Training is a relatively quick upskill for engineers with experience of electrical installations, and associated inspection and testing. Training providers will offer the LCL Awards Level 3 Electric Vehicle Charging course which covers the installation of dedicated conductive charging equipment for the charging of pure electric and plug-in hybrid electric road vehicles (PHEV) and includes the extended range of electric vehicles (E-REV).

Successful candidates will be trained and qualified to prepare, design and install EV charge points in dwellings and commercial and industrial locations, including inspection, testing and complete handover to the client.

Electrification of heat

EVs fit perfectly alongside electrical heating technologies, a theory that is being tested this year on a mass scale.

A testbed scheme of carbon-negative homes, built by developer St Modwen, will explore the potential of electric technologies in affordable developments. The new-build homes, near Gatwick, will feature a combination of air source heat pumps, smart hot water tanks connected to solar PV panels, 2.6 KWh battery systems and EV chargers. It is thought that these technologies, alongside improvements to the fabric and ventilation of the buildings, could reduce household energy bills by at least 52%.

If the scheme is successful, we could see accelerated deployment of these technologies in new builds. Electrical engineers looking to expand could provide a whole building approach, installing a range of electrical technologies to improve the efficiency and reduce energy costs.

Solar PV and EVs are a match made in heaven. With a suitably designed solar energy system on the roof, homeowners can effectively generate ‘free’ power for their home and fuel for their car. Depending on lifestyle and location, homeowners with solar PV could expect to see installation costs paid back in around 15 years.

Homeowners can get paid for exports through the Smart Export Guarantee (SEG) but it’s more cost-effective to use generated electricity, which is when having an EV charge point in the garage can really pay off. Consumers can apply for funding for a domestic charge point through the OLEV scheme.

A Level 3 qualification in Solar PV Installation is ideal for experienced electrical engineers who want to expand into this evolving and lucrative area. An LCL Awards course provides the knowledge and practical skills to safely design, install and maintain solar energy systems and apply for MCS certification – a must for small-scale renewables installers.

Electrical energy storage – the future?

Energy storage is an emerging market that has seen rapid growth in recent years. It offers great potential for both small-scale residential systems and at grid level, playing a vital role in smart energy management.  

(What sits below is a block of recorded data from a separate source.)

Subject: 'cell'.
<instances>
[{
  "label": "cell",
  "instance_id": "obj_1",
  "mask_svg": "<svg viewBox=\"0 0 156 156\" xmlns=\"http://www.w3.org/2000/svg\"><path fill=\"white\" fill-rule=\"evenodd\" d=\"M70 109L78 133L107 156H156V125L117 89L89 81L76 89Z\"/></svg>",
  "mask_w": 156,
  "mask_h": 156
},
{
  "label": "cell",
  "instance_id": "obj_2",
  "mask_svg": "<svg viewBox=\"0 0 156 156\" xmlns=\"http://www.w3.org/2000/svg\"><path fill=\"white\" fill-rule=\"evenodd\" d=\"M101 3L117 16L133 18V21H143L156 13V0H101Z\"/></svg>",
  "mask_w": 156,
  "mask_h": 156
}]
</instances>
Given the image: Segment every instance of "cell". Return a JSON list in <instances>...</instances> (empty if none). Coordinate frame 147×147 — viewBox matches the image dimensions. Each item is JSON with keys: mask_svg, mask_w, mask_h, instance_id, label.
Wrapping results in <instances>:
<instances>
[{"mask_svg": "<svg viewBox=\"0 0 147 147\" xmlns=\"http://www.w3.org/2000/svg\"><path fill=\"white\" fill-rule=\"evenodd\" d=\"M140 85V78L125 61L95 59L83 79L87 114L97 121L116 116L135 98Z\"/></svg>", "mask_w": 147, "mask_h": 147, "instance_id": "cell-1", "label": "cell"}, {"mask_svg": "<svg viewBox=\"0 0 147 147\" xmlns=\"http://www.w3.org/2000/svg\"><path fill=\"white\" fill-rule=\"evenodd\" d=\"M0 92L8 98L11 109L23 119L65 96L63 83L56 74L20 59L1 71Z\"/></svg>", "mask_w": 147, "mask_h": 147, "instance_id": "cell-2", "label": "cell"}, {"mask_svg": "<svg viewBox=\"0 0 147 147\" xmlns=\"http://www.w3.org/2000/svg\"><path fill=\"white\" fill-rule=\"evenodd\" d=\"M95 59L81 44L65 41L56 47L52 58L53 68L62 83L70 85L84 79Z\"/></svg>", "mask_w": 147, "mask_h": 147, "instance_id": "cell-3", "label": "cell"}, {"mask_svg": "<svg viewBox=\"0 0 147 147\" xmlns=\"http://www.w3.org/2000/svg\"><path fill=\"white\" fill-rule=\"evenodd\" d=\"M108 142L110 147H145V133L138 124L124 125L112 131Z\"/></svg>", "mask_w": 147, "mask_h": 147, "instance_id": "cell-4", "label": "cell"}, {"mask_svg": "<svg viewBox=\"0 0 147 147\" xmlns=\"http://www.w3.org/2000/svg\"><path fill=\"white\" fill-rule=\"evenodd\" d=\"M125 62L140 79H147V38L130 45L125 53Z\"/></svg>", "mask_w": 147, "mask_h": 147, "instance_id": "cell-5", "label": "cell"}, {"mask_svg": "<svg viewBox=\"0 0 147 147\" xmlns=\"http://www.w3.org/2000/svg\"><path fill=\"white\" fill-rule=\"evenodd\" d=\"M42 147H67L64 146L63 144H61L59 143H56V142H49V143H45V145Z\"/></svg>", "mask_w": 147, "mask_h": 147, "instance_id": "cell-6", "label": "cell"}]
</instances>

Residential electrical energy storage systems (EESS) are gaining momentum in Germany, where around 270,000 households are reaping the benefits of solar panels and battery storage. In 2020, around 70% of solar PV installations in Germany included EESS.

For climate-conscious consumers who have already invested in renewable systems, battery storage offers the potential to become more self-sufficient, using all the electricity they generate, while in many cases retaining Feed-in Tariff (FiT) payments. 

Last year, GTEC launched one of the first Level 3 EESS qualifications covering all the key requirements for the installation of EESS, including identification of equipment, arrangements and operating modes, design, installation, initial verification and handover. Candidates will benefit from the latest thinking around battery storage technology, enabling them to design more efficient renewable energy systems that reduce reliance on the grid and reduce energy bills.

We are moving towards a low-carbon society that relies on electricity for all its basic needs – from heating to transport and industry. By thinking outside the box and embracing new technologies and training, electricians have the opportunity to build an exciting business that is well placed to prosper in the low-carbon society.